Yes, Fei was abused as a child, but not in the way you would expect. This part of the story is long and complicated, but the short of it is that his mother was possessed by another character, Miang  (whom we will talk about another time), and she subjected him to horrific scientific experiments. Eventually, as stated in the videos, the pain of these experiments became too much and he began to develop another persona to deal with the trauma. A darker, evil persona that began to want only to destroy. This Persona would later be given the name of "Id"

the Id personality would take over whenever anything bad would happen to Fei. This is one of the things that separates Fei from other RPG (and other video game characters in general I suppose) protagonists, in that he is one of the frew to actually have multiple personalities. Three of them in fact. And this is where Freud's theory of the Ego, Super ego and the Id comes into play. To understand this we have to look at Fei's three personalities. Which are referred to in game as:
Fei, Id and the Coward.

1. Id.
2. The Coward (Fei's original personality).
3. and the artificial persona known as 'Fei' (the one we come to know throughout the majority of the game).

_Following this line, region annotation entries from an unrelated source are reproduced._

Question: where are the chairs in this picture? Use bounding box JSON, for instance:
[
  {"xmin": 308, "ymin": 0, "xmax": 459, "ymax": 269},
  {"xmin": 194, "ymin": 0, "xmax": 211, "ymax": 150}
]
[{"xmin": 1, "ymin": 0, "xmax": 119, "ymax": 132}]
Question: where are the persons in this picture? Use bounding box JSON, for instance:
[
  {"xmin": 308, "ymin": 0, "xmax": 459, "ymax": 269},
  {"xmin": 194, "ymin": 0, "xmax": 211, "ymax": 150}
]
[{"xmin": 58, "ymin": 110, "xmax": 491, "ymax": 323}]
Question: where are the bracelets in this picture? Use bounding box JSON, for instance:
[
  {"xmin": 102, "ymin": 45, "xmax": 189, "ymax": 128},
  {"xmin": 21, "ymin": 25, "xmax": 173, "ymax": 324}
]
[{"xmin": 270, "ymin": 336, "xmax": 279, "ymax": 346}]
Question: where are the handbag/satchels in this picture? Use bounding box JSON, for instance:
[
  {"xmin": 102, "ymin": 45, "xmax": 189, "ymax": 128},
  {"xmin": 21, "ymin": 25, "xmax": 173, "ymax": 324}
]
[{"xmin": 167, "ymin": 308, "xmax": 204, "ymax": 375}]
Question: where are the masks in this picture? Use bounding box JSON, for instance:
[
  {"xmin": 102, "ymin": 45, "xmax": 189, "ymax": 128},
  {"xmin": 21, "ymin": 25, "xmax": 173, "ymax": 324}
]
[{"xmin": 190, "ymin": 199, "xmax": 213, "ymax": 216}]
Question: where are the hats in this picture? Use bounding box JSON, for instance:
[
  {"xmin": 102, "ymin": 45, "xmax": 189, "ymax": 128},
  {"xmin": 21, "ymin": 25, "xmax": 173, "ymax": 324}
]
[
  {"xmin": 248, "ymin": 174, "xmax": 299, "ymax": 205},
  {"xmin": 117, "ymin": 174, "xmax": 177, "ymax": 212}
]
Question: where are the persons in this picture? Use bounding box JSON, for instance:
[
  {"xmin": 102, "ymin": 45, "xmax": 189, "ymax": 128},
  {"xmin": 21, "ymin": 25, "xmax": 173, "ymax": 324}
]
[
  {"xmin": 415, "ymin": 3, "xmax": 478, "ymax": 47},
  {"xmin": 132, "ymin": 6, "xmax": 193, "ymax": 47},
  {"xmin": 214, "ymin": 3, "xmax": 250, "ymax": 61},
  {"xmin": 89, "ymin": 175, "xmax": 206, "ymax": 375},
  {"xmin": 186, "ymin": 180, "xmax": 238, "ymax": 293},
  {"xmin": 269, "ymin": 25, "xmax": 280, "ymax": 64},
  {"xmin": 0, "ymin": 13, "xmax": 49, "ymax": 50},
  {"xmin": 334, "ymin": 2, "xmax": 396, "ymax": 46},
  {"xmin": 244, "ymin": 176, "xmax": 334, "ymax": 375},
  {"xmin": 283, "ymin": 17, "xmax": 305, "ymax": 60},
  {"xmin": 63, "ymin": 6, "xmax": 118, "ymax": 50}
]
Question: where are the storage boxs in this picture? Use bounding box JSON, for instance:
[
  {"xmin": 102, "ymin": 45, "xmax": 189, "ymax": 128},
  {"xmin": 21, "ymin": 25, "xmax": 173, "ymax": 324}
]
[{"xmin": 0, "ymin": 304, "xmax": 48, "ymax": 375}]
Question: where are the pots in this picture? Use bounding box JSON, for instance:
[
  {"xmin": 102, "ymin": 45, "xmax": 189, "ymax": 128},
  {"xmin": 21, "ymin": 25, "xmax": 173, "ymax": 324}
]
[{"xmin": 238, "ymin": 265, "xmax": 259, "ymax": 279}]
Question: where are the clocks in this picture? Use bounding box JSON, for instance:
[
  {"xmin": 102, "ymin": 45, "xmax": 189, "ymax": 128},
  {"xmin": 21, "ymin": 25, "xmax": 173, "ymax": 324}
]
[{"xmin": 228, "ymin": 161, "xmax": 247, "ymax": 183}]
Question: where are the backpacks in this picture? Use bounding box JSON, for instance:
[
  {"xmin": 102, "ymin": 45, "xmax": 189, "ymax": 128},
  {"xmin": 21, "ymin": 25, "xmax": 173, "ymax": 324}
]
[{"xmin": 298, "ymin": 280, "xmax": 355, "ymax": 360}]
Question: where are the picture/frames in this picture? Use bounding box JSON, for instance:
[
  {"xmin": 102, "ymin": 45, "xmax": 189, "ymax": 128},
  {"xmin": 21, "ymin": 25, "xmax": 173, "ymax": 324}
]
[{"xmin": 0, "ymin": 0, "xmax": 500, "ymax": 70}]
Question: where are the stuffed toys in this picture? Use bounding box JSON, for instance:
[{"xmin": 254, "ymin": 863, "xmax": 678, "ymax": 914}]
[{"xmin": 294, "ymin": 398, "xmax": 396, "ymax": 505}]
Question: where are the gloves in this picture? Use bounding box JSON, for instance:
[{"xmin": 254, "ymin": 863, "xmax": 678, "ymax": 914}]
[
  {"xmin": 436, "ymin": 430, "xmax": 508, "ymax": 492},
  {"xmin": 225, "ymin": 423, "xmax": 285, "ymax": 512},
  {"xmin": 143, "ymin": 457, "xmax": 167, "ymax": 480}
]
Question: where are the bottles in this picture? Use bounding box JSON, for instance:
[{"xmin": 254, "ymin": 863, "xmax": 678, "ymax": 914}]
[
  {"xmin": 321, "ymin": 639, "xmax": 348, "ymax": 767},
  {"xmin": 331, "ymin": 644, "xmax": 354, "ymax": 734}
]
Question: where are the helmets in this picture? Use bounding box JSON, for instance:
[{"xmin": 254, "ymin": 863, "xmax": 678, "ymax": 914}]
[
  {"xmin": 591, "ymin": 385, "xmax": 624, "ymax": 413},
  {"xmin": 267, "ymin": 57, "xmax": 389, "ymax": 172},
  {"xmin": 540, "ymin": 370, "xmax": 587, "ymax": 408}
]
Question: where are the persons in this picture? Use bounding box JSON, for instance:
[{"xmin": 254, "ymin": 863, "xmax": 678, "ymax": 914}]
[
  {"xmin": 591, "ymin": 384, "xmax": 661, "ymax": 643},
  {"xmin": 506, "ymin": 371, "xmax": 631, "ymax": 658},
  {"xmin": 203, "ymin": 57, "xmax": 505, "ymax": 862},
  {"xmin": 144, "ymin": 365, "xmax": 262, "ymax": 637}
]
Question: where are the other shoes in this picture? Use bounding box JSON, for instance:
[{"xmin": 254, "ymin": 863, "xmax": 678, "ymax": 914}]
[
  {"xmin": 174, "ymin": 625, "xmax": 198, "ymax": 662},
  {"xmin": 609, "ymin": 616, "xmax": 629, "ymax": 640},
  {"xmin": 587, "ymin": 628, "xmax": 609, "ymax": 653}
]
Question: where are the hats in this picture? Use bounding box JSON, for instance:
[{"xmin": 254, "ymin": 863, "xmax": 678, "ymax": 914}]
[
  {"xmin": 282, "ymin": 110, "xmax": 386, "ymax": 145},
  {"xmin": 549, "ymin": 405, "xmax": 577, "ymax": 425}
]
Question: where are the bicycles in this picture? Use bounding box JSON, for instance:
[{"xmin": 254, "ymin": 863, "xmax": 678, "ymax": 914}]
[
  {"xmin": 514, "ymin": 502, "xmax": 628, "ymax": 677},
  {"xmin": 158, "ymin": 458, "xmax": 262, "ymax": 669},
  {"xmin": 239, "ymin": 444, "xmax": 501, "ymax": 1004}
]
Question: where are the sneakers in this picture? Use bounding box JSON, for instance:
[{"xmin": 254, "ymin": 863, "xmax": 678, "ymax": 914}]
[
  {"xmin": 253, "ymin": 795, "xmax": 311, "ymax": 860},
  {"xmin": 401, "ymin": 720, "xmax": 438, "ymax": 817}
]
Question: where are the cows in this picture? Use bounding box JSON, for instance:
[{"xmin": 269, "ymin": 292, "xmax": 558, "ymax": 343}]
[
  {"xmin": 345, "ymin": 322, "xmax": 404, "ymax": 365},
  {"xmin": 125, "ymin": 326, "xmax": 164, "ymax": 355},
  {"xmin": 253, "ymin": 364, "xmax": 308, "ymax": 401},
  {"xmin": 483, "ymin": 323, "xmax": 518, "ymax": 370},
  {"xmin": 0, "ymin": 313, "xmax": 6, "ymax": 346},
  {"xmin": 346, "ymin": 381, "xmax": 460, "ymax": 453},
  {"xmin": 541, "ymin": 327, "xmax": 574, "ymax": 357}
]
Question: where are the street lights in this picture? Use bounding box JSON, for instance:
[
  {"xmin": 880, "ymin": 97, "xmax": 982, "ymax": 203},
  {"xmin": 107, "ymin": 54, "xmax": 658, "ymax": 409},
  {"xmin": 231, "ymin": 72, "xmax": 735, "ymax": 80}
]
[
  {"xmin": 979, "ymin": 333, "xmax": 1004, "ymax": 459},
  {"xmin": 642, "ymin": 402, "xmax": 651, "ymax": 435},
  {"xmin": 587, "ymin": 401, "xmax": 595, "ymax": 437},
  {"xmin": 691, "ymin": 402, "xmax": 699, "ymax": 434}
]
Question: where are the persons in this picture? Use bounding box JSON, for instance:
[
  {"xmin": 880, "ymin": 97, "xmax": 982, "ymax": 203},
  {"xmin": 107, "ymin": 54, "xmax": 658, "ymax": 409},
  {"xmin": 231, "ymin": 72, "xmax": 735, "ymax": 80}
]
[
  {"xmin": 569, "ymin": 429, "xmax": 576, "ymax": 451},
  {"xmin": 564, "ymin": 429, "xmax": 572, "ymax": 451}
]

Id, like his Freudian counterpart, is unchecked aggression and rage, he represents the unconscious part of Fei's mind. That much is obvious, but what about the other two? Well, the Coward would be the Ego. He's the rational and peaceful side of Fei's mind, Id hates the Coward because he keeps all the happy memories of childhood to himself. So this leaves the artificial persona of Fei as the Super Ego, which acts as the mediator between the two. Although in the game this is done completely unconsciously, as Fei experience memory loss when the Id personality is in control, that is until toward the end of the game where his three personalities are fused back into one.  

There is a lot more to Fei's character that I'm not going to cover here because then we'd be here all night (I.e.: the depression he feels throughout the game, the past lives ect), but what I have outlined alone is enough to show why he's such a great character. He's psychologically possible, and in that sense, he's completely relatable as a character. And a type of character that I wish would show up more in games.